Reproduce each of the following items word for word, leaving out the pictures.

>>>>>

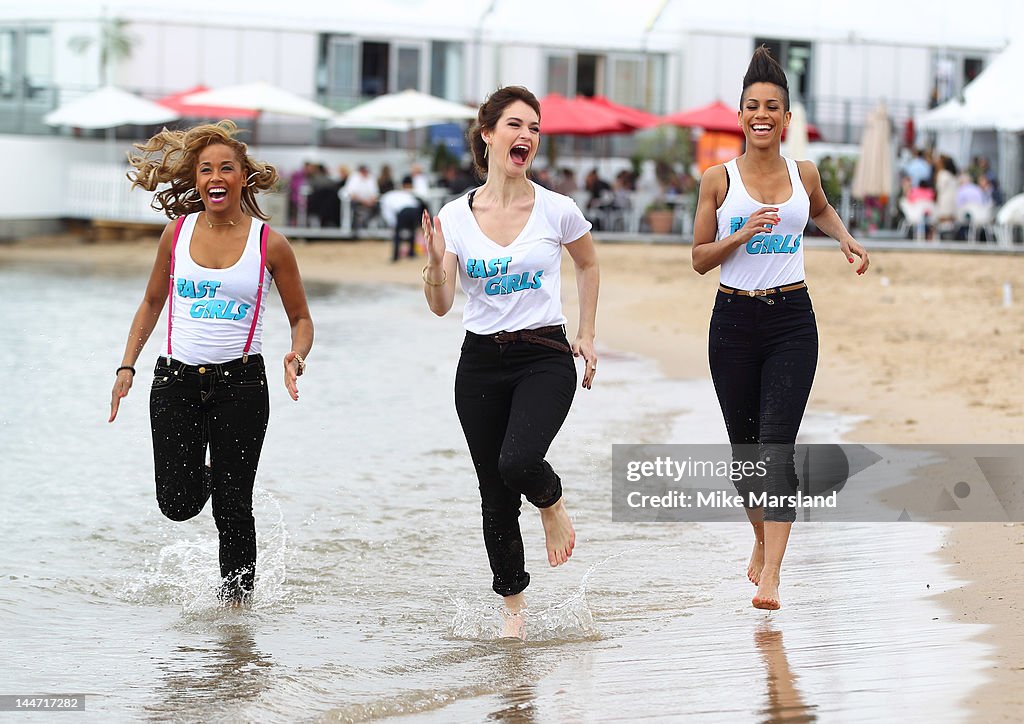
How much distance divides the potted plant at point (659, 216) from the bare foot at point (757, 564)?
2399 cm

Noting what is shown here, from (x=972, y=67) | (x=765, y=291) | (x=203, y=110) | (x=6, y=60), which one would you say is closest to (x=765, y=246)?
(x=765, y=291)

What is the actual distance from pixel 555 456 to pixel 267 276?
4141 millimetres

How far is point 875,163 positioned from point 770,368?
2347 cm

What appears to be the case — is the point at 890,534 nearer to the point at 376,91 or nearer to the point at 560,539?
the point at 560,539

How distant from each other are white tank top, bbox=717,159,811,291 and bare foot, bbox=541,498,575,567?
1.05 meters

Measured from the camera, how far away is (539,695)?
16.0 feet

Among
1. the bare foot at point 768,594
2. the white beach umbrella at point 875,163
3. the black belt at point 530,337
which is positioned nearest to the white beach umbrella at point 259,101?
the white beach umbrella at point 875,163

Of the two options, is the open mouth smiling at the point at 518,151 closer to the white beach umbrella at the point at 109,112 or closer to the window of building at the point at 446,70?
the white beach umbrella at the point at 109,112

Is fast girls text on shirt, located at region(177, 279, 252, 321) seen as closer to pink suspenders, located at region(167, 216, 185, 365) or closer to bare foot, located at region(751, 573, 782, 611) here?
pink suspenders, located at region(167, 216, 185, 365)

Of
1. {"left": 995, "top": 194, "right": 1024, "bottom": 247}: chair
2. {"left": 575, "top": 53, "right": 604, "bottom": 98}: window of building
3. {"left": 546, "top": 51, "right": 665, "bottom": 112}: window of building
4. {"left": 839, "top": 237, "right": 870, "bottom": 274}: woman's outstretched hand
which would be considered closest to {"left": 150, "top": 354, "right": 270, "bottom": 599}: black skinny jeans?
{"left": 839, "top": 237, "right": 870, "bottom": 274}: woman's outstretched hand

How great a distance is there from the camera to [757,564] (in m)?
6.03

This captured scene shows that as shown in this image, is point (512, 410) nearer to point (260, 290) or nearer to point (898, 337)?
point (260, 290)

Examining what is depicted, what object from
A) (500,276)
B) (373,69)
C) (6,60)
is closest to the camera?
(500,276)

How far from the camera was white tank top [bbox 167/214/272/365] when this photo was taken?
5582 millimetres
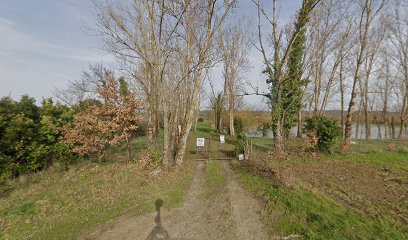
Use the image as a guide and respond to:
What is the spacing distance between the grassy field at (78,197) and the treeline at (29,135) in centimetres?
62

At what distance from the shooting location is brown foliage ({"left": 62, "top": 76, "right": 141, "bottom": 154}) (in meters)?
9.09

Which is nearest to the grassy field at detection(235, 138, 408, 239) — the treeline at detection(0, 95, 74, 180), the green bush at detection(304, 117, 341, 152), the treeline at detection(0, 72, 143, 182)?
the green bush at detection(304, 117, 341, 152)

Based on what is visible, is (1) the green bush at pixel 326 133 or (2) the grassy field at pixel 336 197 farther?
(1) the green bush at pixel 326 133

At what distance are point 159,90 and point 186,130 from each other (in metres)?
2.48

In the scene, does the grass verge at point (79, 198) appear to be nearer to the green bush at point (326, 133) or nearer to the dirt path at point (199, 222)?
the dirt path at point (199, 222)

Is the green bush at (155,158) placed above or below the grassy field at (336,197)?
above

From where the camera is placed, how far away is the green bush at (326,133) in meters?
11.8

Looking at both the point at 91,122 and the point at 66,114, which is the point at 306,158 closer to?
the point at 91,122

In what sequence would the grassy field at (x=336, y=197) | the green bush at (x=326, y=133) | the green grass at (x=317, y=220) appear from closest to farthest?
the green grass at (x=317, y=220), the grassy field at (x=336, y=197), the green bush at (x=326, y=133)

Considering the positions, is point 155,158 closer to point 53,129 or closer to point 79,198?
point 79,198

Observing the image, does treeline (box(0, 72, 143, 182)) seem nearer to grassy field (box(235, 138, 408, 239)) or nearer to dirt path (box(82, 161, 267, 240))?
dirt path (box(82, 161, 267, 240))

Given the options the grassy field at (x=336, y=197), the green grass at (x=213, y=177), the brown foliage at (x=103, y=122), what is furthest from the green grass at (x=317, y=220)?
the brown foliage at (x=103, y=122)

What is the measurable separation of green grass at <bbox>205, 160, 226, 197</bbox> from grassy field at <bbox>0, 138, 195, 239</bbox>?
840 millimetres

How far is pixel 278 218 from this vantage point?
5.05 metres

<<<<<

Result of this task:
How much distance divides the potted plant at point (659, 216) from the bare foot at point (757, 564)?
2399 cm

Noting what is shown here, from (x=972, y=67) | (x=765, y=291) | (x=203, y=110) | (x=6, y=60), which one would you say is closest to (x=765, y=246)?
(x=765, y=291)

What is the actual distance from pixel 555 456 to pixel 267 276?
4141 millimetres

How far is point 875,163 positioned from point 770,368?
2347 cm

What appears to be the case — is the point at 890,534 nearer to the point at 376,91 or nearer to the point at 560,539?
the point at 560,539

How distant from each other are white tank top, bbox=717,159,811,291 and bare foot, bbox=541,498,575,567?
1.05 meters

Measured from the camera, how far away is (539,695)?
16.0 feet

Among
1. the bare foot at point 768,594
2. the white beach umbrella at point 875,163
3. the black belt at point 530,337
which is positioned nearest to the white beach umbrella at point 259,101?
the white beach umbrella at point 875,163

Of the two options, is the open mouth smiling at the point at 518,151 closer to the white beach umbrella at the point at 109,112 or closer to the window of building at the point at 446,70?
the white beach umbrella at the point at 109,112

Is fast girls text on shirt, located at region(177, 279, 252, 321) seen as closer to pink suspenders, located at region(167, 216, 185, 365) or closer to bare foot, located at region(751, 573, 782, 611) here?
pink suspenders, located at region(167, 216, 185, 365)

Of
1. {"left": 995, "top": 194, "right": 1024, "bottom": 247}: chair
2. {"left": 575, "top": 53, "right": 604, "bottom": 98}: window of building
3. {"left": 546, "top": 51, "right": 665, "bottom": 112}: window of building
4. {"left": 839, "top": 237, "right": 870, "bottom": 274}: woman's outstretched hand
which would be considered closest to {"left": 150, "top": 354, "right": 270, "bottom": 599}: black skinny jeans?
{"left": 839, "top": 237, "right": 870, "bottom": 274}: woman's outstretched hand

How great a distance is there from the camera to [757,564] (in m)?
6.03

This captured scene shows that as shown in this image, is point (512, 410) nearer to point (260, 290) or nearer to point (898, 337)?
point (260, 290)

Examining what is depicted, what object from
A) (500,276)
B) (373,69)
C) (6,60)
is closest to the camera?
(500,276)

How far from the camera was white tank top [bbox 167/214/272/365] when this photo was taken?
5582 millimetres
Use the image as a guide and respond to:
What is the spacing distance between the grassy field at (78,197) and the treeline at (29,135) in centimetres?
62

At what distance from the shooting location is brown foliage ({"left": 62, "top": 76, "right": 141, "bottom": 154}) (in meters)?
9.09

Which is nearest to the grassy field at detection(235, 138, 408, 239) — the treeline at detection(0, 95, 74, 180), the green bush at detection(304, 117, 341, 152), the treeline at detection(0, 72, 143, 182)?
the green bush at detection(304, 117, 341, 152)

Based on what is visible, is (1) the green bush at pixel 326 133 or (2) the grassy field at pixel 336 197 farther?
(1) the green bush at pixel 326 133

At what distance are point 159,90 and point 186,130 from each other (in metres)?
2.48

In the scene, does the grass verge at point (79, 198) appear to be nearer to the green bush at point (326, 133) or nearer to the dirt path at point (199, 222)?
the dirt path at point (199, 222)

Is the green bush at (155,158) placed above or below the grassy field at (336,197)?
above

From where the camera is placed, how far away is the green bush at (326,133) in meters?
11.8

Looking at both the point at 91,122 and the point at 66,114, which is the point at 306,158 closer to?
the point at 91,122

In what sequence would the grassy field at (x=336, y=197) | the green bush at (x=326, y=133) | the green grass at (x=317, y=220) appear from closest to farthest?
the green grass at (x=317, y=220), the grassy field at (x=336, y=197), the green bush at (x=326, y=133)

Considering the positions, is point 155,158 closer to point 53,129 or closer to point 79,198?
point 79,198

Observing the image, does treeline (box(0, 72, 143, 182)) seem nearer to grassy field (box(235, 138, 408, 239)) or nearer to dirt path (box(82, 161, 267, 240))?
dirt path (box(82, 161, 267, 240))

Given the options the grassy field at (x=336, y=197), the green grass at (x=213, y=177), the brown foliage at (x=103, y=122), what is furthest from the green grass at (x=317, y=220)?
the brown foliage at (x=103, y=122)

What is the measurable separation of green grass at <bbox>205, 160, 226, 197</bbox> from grassy field at <bbox>0, 138, 195, 239</bbox>?
840 millimetres

How far is pixel 278 218 from this vantage point?
5.05 metres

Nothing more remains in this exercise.